*Stored data entries*
= = = = =

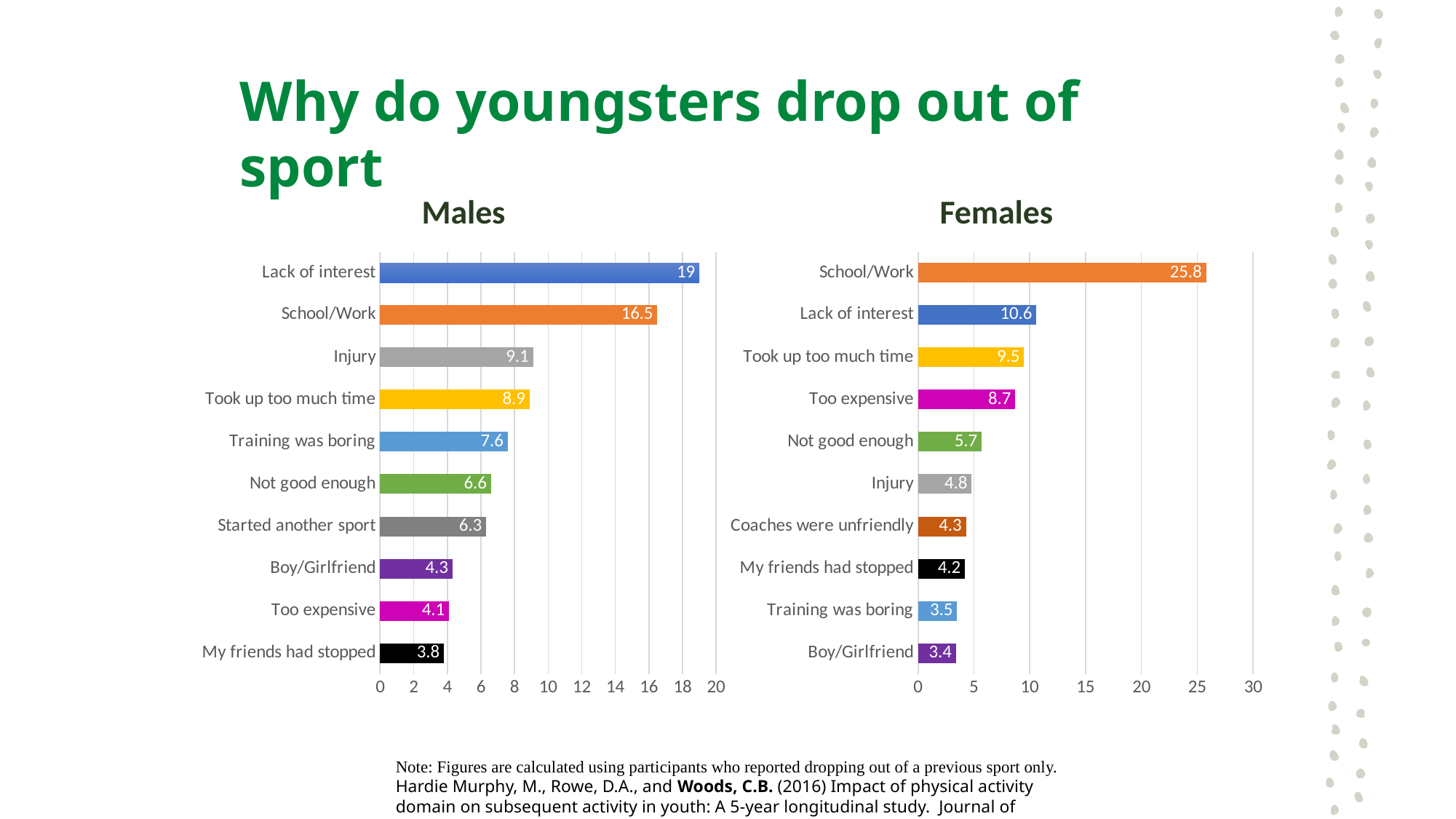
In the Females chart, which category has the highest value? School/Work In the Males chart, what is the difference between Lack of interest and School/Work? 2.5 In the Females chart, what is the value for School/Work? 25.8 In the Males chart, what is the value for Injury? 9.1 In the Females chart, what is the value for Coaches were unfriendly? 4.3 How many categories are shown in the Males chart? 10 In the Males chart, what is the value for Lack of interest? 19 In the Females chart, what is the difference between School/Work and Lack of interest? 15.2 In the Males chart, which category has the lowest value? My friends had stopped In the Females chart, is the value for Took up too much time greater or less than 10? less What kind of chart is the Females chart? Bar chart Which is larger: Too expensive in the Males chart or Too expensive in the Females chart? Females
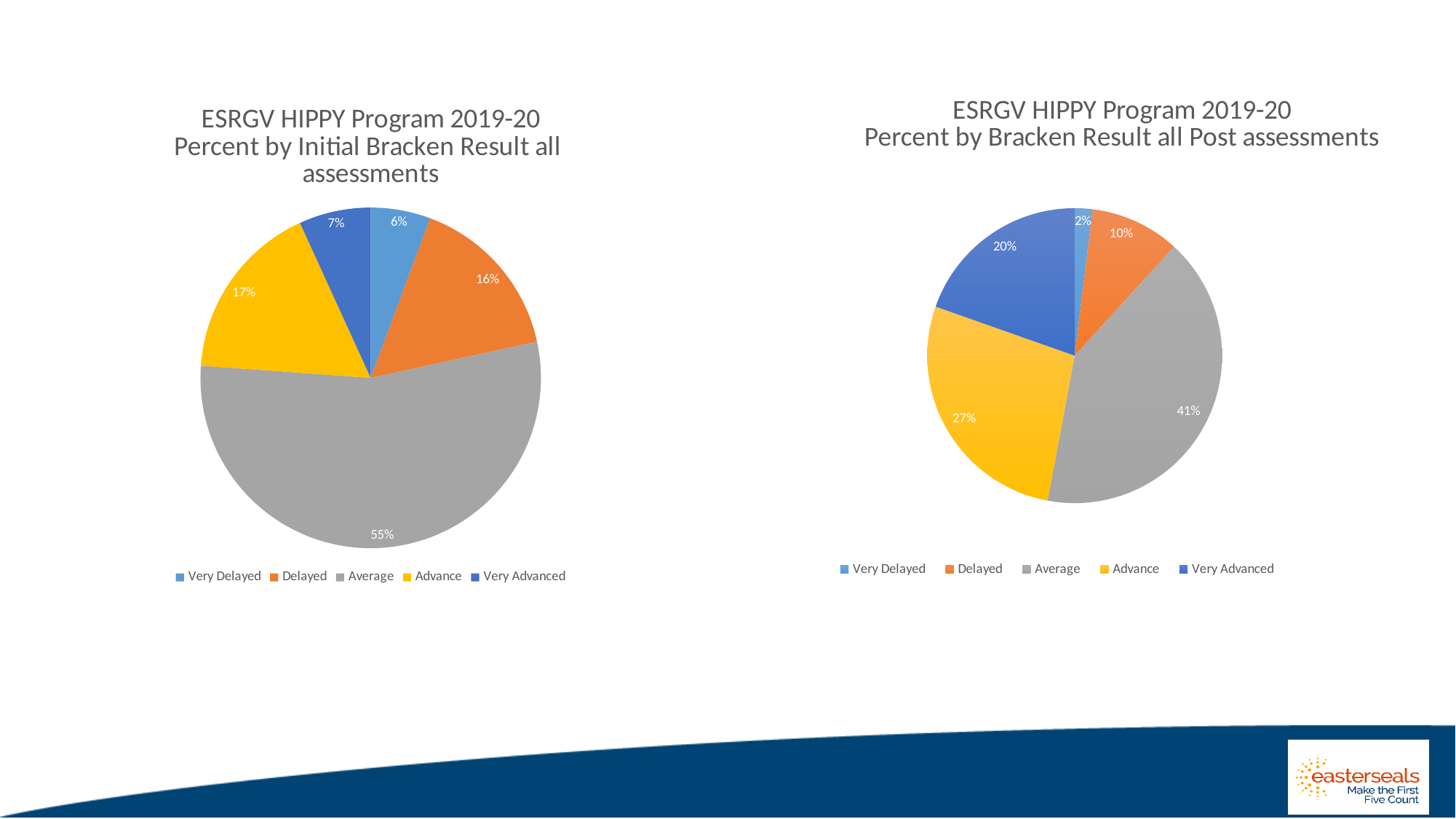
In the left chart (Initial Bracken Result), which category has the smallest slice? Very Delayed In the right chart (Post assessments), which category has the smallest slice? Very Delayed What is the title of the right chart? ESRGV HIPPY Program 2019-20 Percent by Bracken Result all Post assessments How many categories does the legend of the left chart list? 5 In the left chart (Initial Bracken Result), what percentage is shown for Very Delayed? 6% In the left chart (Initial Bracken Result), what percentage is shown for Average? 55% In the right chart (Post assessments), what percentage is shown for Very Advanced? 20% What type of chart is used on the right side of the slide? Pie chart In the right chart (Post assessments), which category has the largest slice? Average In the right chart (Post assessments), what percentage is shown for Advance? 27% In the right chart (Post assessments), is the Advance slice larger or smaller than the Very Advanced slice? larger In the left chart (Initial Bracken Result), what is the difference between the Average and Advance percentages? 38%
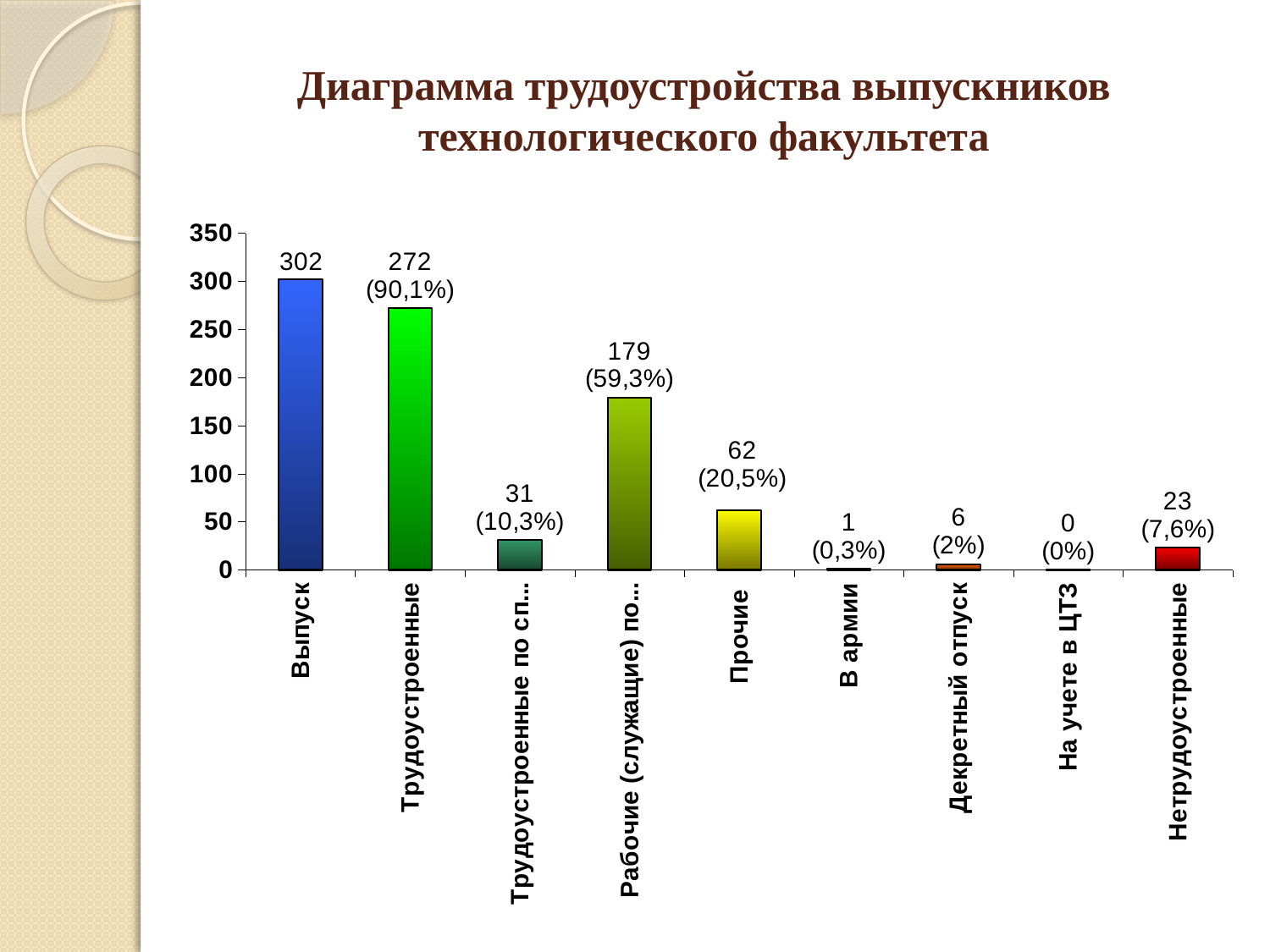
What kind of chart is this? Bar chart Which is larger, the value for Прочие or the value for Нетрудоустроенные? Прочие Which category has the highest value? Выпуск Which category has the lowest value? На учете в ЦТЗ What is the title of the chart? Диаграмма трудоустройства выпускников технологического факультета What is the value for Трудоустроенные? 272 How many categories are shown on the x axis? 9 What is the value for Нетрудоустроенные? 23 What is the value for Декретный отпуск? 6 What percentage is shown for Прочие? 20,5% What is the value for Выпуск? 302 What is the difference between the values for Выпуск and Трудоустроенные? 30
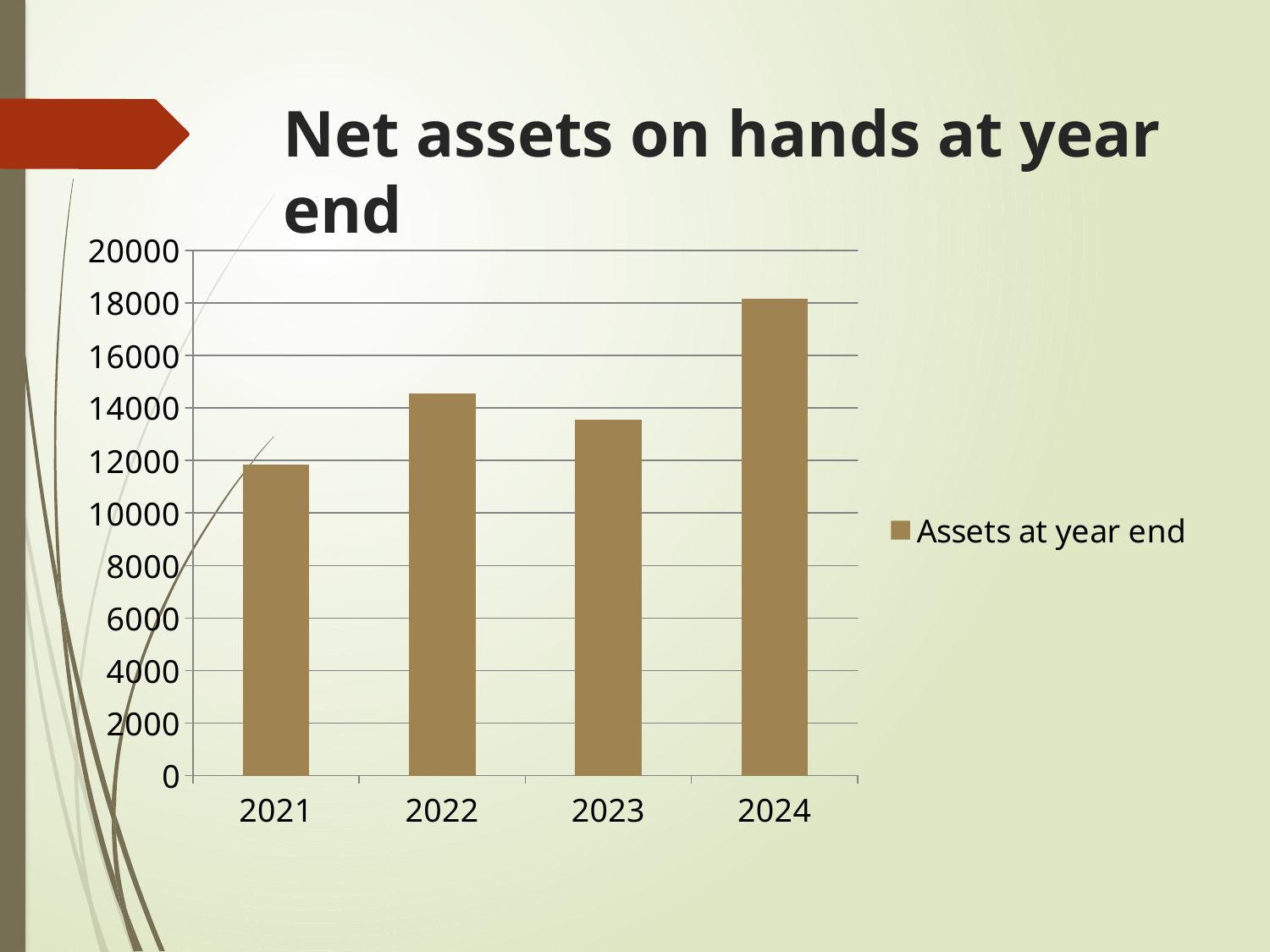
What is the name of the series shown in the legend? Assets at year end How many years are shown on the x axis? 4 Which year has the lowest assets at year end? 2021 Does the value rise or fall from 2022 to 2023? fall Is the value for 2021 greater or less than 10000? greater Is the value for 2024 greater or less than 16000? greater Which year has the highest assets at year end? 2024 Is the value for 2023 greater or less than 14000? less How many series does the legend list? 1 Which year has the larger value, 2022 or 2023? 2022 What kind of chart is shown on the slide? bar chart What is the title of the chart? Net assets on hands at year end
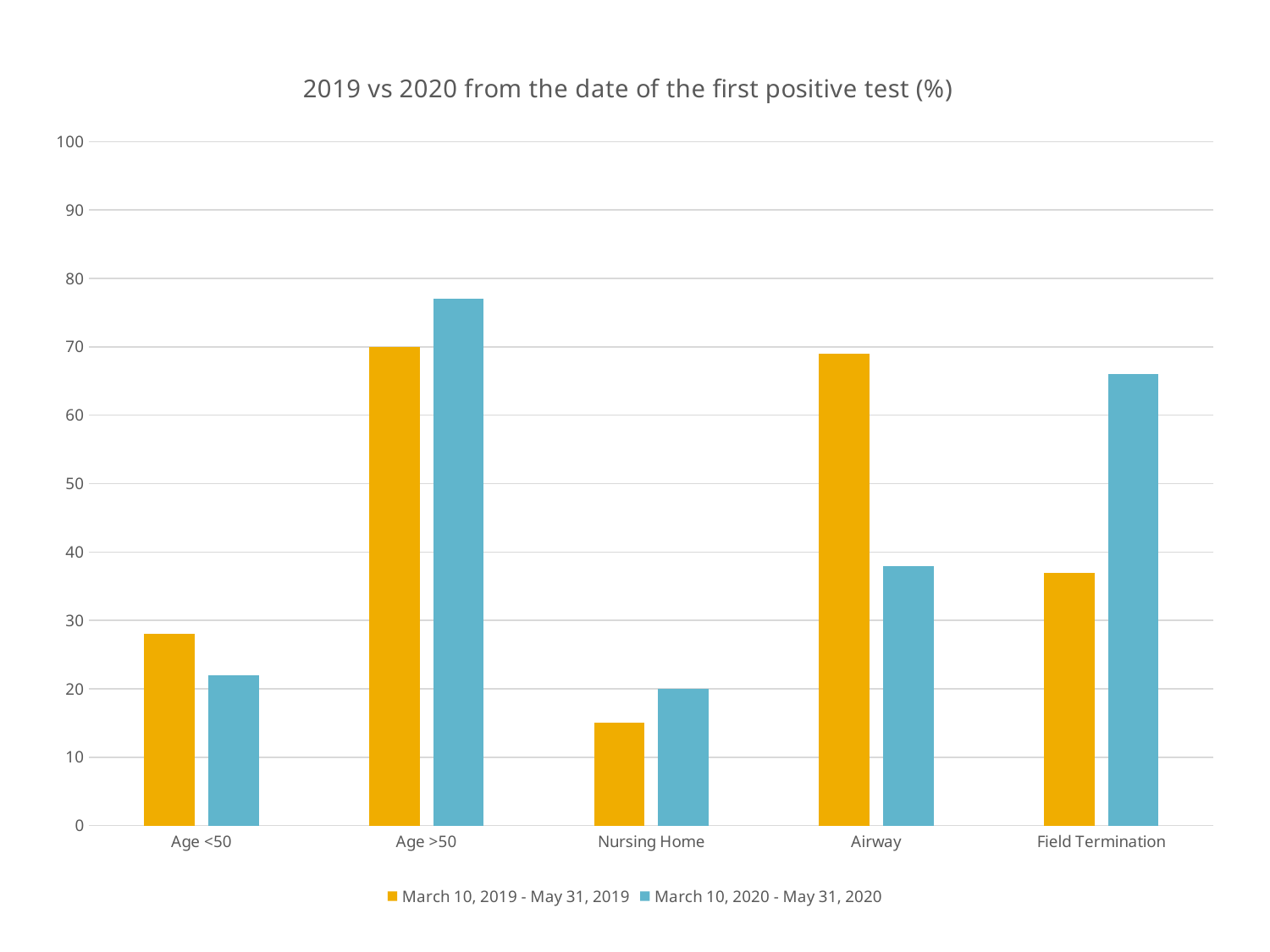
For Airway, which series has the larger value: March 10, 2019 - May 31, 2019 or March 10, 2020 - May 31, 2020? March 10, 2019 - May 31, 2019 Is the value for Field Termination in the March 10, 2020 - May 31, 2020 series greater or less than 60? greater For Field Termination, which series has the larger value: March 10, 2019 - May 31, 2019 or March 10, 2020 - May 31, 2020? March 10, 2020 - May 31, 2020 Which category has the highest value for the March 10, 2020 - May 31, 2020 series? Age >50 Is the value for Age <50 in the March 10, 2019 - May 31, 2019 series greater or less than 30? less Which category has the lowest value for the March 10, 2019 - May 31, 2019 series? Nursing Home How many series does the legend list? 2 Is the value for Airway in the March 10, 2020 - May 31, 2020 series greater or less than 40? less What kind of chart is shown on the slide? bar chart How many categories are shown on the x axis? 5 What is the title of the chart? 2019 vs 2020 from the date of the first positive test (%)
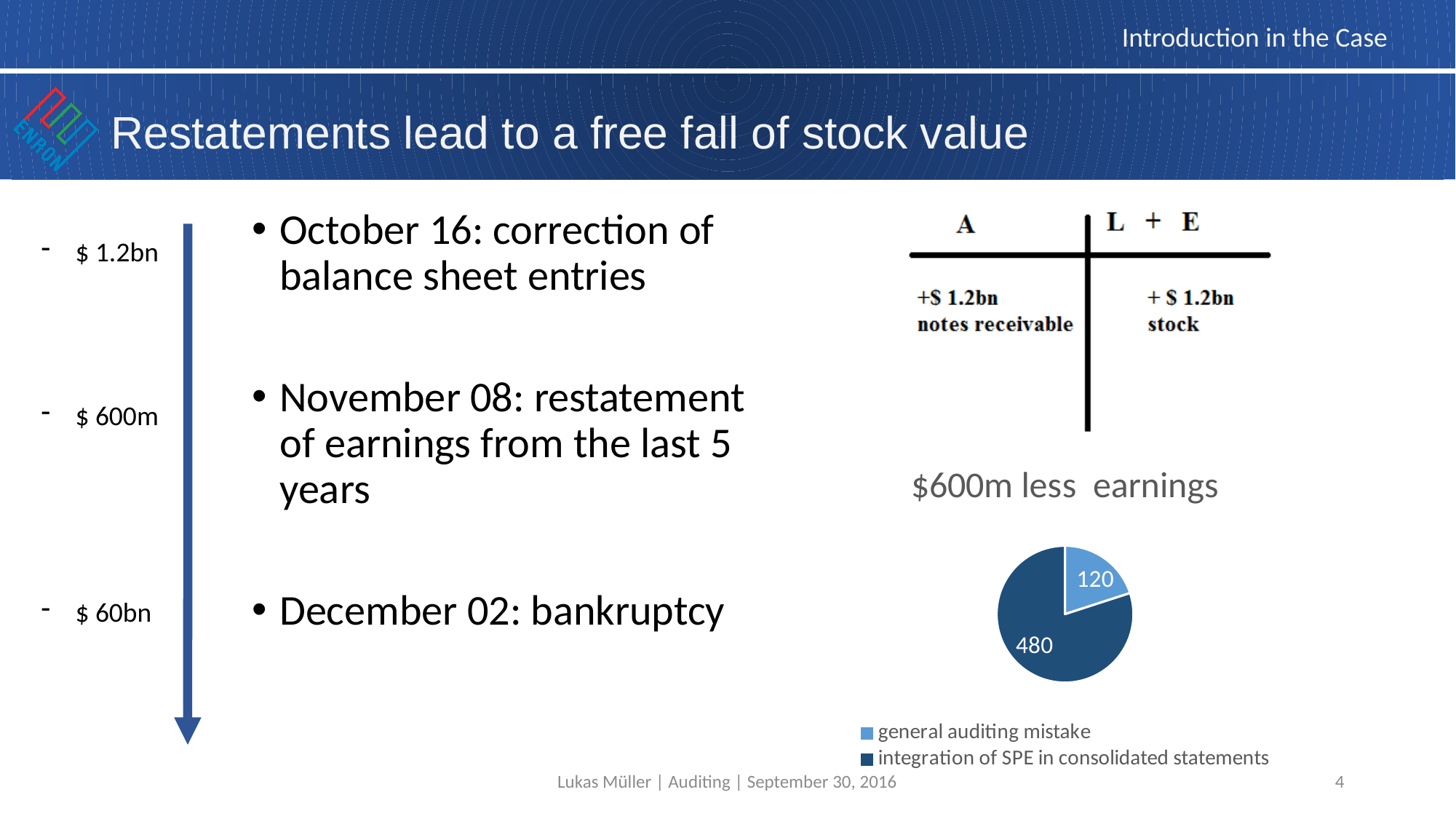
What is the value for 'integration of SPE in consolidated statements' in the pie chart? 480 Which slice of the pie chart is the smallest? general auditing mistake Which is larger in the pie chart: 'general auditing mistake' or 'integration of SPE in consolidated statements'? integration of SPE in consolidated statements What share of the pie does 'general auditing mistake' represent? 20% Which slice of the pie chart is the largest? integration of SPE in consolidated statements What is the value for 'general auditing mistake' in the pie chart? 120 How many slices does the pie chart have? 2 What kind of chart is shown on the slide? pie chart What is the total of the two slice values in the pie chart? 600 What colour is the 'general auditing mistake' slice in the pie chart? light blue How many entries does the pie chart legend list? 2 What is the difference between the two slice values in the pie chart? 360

= = = = =

Copy out every line of the records above word for word, leaving out the pictures.

*SOLUTION TO THE EXERCISE*
In the Females chart, which category has the highest value? School/Work In the Males chart, what is the difference between Lack of interest and School/Work? 2.5 In the Females chart, what is the value for School/Work? 25.8 In the Males chart, what is the value for Injury? 9.1 In the Females chart, what is the value for Coaches were unfriendly? 4.3 How many categories are shown in the Males chart? 10 In the Males chart, what is the value for Lack of interest? 19 In the Females chart, what is the difference between School/Work and Lack of interest? 15.2 In the Males chart, which category has the lowest value? My friends had stopped In the Females chart, is the value for Took up too much time greater or less than 10? less What kind of chart is the Females chart? Bar chart Which is larger: Too expensive in the Males chart or Too expensive in the Females chart? Females
In the left chart (Initial Bracken Result), which category has the smallest slice? Very Delayed In the right chart (Post assessments), which category has the smallest slice? Very Delayed What is the title of the right chart? ESRGV HIPPY Program 2019-20 Percent by Bracken Result all Post assessments How many categories does the legend of the left chart list? 5 In the left chart (Initial Bracken Result), what percentage is shown for Very Delayed? 6% In the left chart (Initial Bracken Result), what percentage is shown for Average? 55% In the right chart (Post assessments), what percentage is shown for Very Advanced? 20% What type of chart is used on the right side of the slide? Pie chart In the right chart (Post assessments), which category has the largest slice? Average In the right chart (Post assessments), what percentage is shown for Advance? 27% In the right chart (Post assessments), is the Advance slice larger or smaller than the Very Advanced slice? larger In the left chart (Initial Bracken Result), what is the difference between the Average and Advance percentages? 38%
What kind of chart is this? Bar chart Which is larger, the value for Прочие or the value for Нетрудоустроенные? Прочие Which category has the highest value? Выпуск Which category has the lowest value? На учете в ЦТЗ What is the title of the chart? Диаграмма трудоустройства выпускников технологического факультета What is the value for Трудоустроенные? 272 How many categories are shown on the x axis? 9 What is the value for Нетрудоустроенные? 23 What is the value for Декретный отпуск? 6 What percentage is shown for Прочие? 20,5% What is the value for Выпуск? 302 What is the difference between the values for Выпуск and Трудоустроенные? 30
What is the name of the series shown in the legend? Assets at year end How many years are shown on the x axis? 4 Which year has the lowest assets at year end? 2021 Does the value rise or fall from 2022 to 2023? fall Is the value for 2021 greater or less than 10000? greater Is the value for 2024 greater or less than 16000? greater Which year has the highest assets at year end? 2024 Is the value for 2023 greater or less than 14000? less How many series does the legend list? 1 Which year has the larger value, 2022 or 2023? 2022 What kind of chart is shown on the slide? bar chart What is the title of the chart? Net assets on hands at year end
For Airway, which series has the larger value: March 10, 2019 - May 31, 2019 or March 10, 2020 - May 31, 2020? March 10, 2019 - May 31, 2019 Is the value for Field Termination in the March 10, 2020 - May 31, 2020 series greater or less than 60? greater For Field Termination, which series has the larger value: March 10, 2019 - May 31, 2019 or March 10, 2020 - May 31, 2020? March 10, 2020 - May 31, 2020 Which category has the highest value for the March 10, 2020 - May 31, 2020 series? Age >50 Is the value for Age <50 in the March 10, 2019 - May 31, 2019 series greater or less than 30? less Which category has the lowest value for the March 10, 2019 - May 31, 2019 series? Nursing Home How many series does the legend list? 2 Is the value for Airway in the March 10, 2020 - May 31, 2020 series greater or less than 40? less What kind of chart is shown on the slide? bar chart How many categories are shown on the x axis? 5 What is the title of the chart? 2019 vs 2020 from the date of the first positive test (%)
What is the value for 'integration of SPE in consolidated statements' in the pie chart? 480 Which slice of the pie chart is the smallest? general auditing mistake Which is larger in the pie chart: 'general auditing mistake' or 'integration of SPE in consolidated statements'? integration of SPE in consolidated statements What share of the pie does 'general auditing mistake' represent? 20% Which slice of the pie chart is the largest? integration of SPE in consolidated statements What is the value for 'general auditing mistake' in the pie chart? 120 How many slices does the pie chart have? 2 What kind of chart is shown on the slide? pie chart What is the total of the two slice values in the pie chart? 600 What colour is the 'general auditing mistake' slice in the pie chart? light blue How many entries does the pie chart legend list? 2 What is the difference between the two slice values in the pie chart? 360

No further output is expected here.